Task instructions ▸ Can you retype the records below, from the line containing "Sequence these items" through the line containing "Answer: branching coral", both lines included?

Task input ▸
···
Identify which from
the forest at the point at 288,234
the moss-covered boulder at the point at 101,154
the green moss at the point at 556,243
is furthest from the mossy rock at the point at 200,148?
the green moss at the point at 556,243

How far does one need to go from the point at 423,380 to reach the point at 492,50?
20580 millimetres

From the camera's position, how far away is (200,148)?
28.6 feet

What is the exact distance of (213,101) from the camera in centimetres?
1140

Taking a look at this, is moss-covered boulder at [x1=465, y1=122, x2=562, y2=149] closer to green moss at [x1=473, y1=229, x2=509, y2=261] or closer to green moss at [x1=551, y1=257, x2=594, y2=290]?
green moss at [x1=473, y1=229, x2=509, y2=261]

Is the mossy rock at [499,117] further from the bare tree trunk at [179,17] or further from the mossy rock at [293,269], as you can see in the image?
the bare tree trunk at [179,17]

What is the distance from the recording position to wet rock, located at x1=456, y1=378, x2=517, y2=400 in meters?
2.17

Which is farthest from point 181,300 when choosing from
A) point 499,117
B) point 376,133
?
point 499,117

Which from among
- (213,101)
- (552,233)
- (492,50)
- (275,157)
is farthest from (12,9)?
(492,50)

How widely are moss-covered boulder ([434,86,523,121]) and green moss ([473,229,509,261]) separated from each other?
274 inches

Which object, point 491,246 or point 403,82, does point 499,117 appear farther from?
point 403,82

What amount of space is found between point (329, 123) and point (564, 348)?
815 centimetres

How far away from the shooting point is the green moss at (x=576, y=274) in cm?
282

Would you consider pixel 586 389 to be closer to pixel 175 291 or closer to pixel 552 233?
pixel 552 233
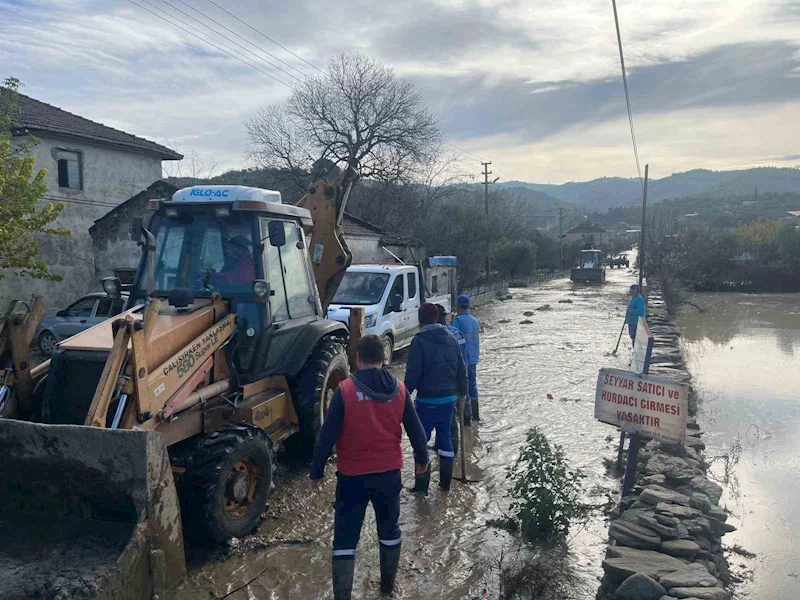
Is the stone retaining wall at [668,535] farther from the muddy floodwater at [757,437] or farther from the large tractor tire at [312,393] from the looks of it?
the large tractor tire at [312,393]

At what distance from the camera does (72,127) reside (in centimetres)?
1919

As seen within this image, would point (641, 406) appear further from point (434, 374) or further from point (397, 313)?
point (397, 313)

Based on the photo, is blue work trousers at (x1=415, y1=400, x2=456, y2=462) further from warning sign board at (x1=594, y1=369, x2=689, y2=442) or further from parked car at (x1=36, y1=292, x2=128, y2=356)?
parked car at (x1=36, y1=292, x2=128, y2=356)

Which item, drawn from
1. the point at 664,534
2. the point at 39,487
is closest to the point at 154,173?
the point at 39,487

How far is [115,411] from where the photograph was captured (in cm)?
398

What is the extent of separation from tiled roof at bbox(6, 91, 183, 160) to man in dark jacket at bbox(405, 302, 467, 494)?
15.9m

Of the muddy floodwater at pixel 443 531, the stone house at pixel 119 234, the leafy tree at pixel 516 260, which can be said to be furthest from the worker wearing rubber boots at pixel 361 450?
the leafy tree at pixel 516 260

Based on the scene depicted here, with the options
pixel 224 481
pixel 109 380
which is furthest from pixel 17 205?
pixel 224 481

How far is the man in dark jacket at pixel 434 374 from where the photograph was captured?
568 centimetres

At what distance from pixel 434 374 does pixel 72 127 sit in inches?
724

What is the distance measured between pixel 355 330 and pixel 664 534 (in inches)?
181

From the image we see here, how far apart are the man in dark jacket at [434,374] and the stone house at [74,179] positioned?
1513cm

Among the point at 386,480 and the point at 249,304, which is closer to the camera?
the point at 386,480

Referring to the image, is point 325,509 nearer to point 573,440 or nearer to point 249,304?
point 249,304
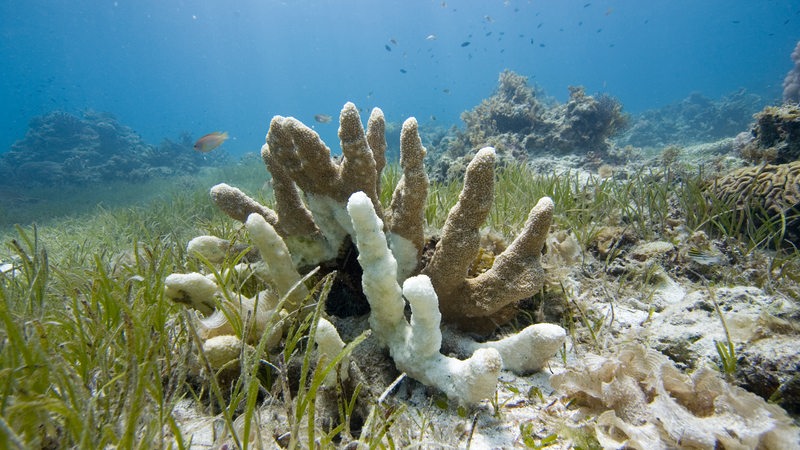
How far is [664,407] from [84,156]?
Answer: 29.1 metres

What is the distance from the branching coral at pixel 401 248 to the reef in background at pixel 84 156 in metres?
22.4

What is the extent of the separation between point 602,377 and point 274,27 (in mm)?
155921

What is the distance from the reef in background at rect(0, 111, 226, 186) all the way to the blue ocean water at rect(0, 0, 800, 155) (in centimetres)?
5335

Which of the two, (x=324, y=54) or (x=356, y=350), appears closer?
(x=356, y=350)

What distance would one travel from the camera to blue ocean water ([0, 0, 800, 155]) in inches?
3495

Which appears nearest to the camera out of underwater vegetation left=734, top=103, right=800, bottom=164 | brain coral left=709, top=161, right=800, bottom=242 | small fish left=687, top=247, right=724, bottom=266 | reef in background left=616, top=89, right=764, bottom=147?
small fish left=687, top=247, right=724, bottom=266

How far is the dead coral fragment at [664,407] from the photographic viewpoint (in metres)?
1.33

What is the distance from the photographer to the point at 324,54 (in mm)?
151250

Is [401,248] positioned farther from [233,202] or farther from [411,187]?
[233,202]

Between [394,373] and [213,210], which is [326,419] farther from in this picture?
[213,210]

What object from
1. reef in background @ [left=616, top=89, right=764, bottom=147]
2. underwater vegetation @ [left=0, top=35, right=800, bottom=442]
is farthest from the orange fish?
reef in background @ [left=616, top=89, right=764, bottom=147]

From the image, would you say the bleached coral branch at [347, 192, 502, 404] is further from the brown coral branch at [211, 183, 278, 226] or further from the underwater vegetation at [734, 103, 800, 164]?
the underwater vegetation at [734, 103, 800, 164]

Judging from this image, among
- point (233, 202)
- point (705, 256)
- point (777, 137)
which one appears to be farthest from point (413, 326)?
point (777, 137)

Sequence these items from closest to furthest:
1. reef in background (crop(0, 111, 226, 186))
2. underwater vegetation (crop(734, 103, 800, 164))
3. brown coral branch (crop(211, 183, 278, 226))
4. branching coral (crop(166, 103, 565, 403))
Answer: branching coral (crop(166, 103, 565, 403)) → brown coral branch (crop(211, 183, 278, 226)) → underwater vegetation (crop(734, 103, 800, 164)) → reef in background (crop(0, 111, 226, 186))
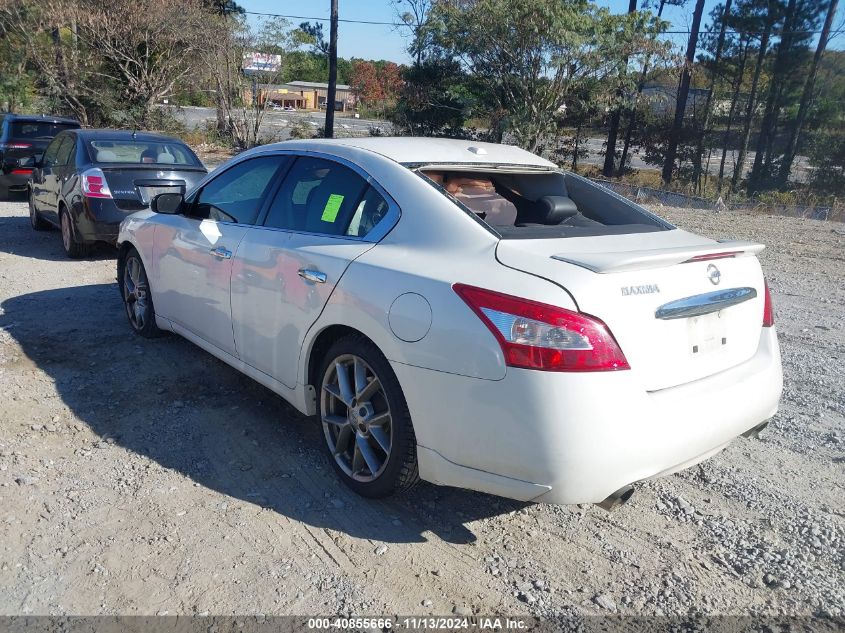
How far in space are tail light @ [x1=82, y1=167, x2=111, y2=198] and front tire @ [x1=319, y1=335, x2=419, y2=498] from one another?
5636mm

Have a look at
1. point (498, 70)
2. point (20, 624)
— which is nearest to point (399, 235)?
point (20, 624)

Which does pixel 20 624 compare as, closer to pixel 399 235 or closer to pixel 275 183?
pixel 399 235

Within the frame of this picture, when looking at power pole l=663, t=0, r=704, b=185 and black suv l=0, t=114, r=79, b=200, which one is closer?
black suv l=0, t=114, r=79, b=200

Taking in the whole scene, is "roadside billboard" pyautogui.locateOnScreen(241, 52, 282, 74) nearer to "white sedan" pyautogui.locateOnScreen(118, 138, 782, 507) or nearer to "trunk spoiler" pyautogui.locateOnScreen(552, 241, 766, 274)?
"white sedan" pyautogui.locateOnScreen(118, 138, 782, 507)

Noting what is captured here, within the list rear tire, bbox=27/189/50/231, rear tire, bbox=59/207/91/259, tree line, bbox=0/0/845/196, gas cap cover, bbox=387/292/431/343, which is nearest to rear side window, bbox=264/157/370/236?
gas cap cover, bbox=387/292/431/343

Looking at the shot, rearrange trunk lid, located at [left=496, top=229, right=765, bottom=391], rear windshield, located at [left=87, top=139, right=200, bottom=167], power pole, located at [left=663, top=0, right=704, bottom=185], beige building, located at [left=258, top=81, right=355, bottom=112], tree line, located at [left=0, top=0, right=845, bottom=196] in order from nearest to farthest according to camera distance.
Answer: trunk lid, located at [left=496, top=229, right=765, bottom=391], rear windshield, located at [left=87, top=139, right=200, bottom=167], tree line, located at [left=0, top=0, right=845, bottom=196], power pole, located at [left=663, top=0, right=704, bottom=185], beige building, located at [left=258, top=81, right=355, bottom=112]

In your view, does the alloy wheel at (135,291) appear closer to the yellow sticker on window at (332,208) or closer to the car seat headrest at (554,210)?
the yellow sticker on window at (332,208)

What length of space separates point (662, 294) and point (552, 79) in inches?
674

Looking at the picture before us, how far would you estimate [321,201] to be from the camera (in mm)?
3807

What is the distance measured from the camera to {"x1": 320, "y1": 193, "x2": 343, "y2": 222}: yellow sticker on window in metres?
3.70

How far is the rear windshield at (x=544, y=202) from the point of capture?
365 cm

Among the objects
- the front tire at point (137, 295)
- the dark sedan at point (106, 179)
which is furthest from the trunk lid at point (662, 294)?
the dark sedan at point (106, 179)

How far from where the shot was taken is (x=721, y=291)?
3.07 meters

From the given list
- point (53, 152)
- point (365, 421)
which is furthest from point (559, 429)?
point (53, 152)
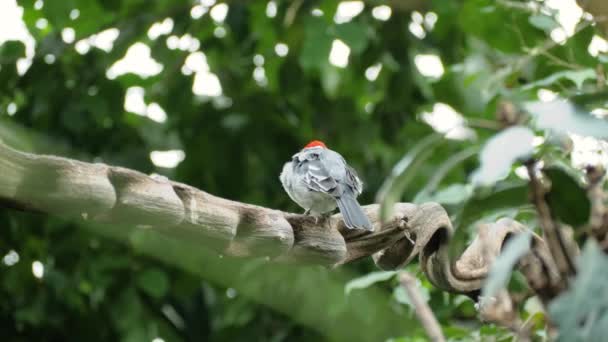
···
Written answer ▸
Sequence these items from closest to furthest:
1. reef in background (crop(0, 111, 226, 186))
2. underwater vegetation (crop(734, 103, 800, 164))
3. brown coral branch (crop(211, 183, 278, 226))
4. branching coral (crop(166, 103, 565, 403))
Answer: branching coral (crop(166, 103, 565, 403)) → brown coral branch (crop(211, 183, 278, 226)) → underwater vegetation (crop(734, 103, 800, 164)) → reef in background (crop(0, 111, 226, 186))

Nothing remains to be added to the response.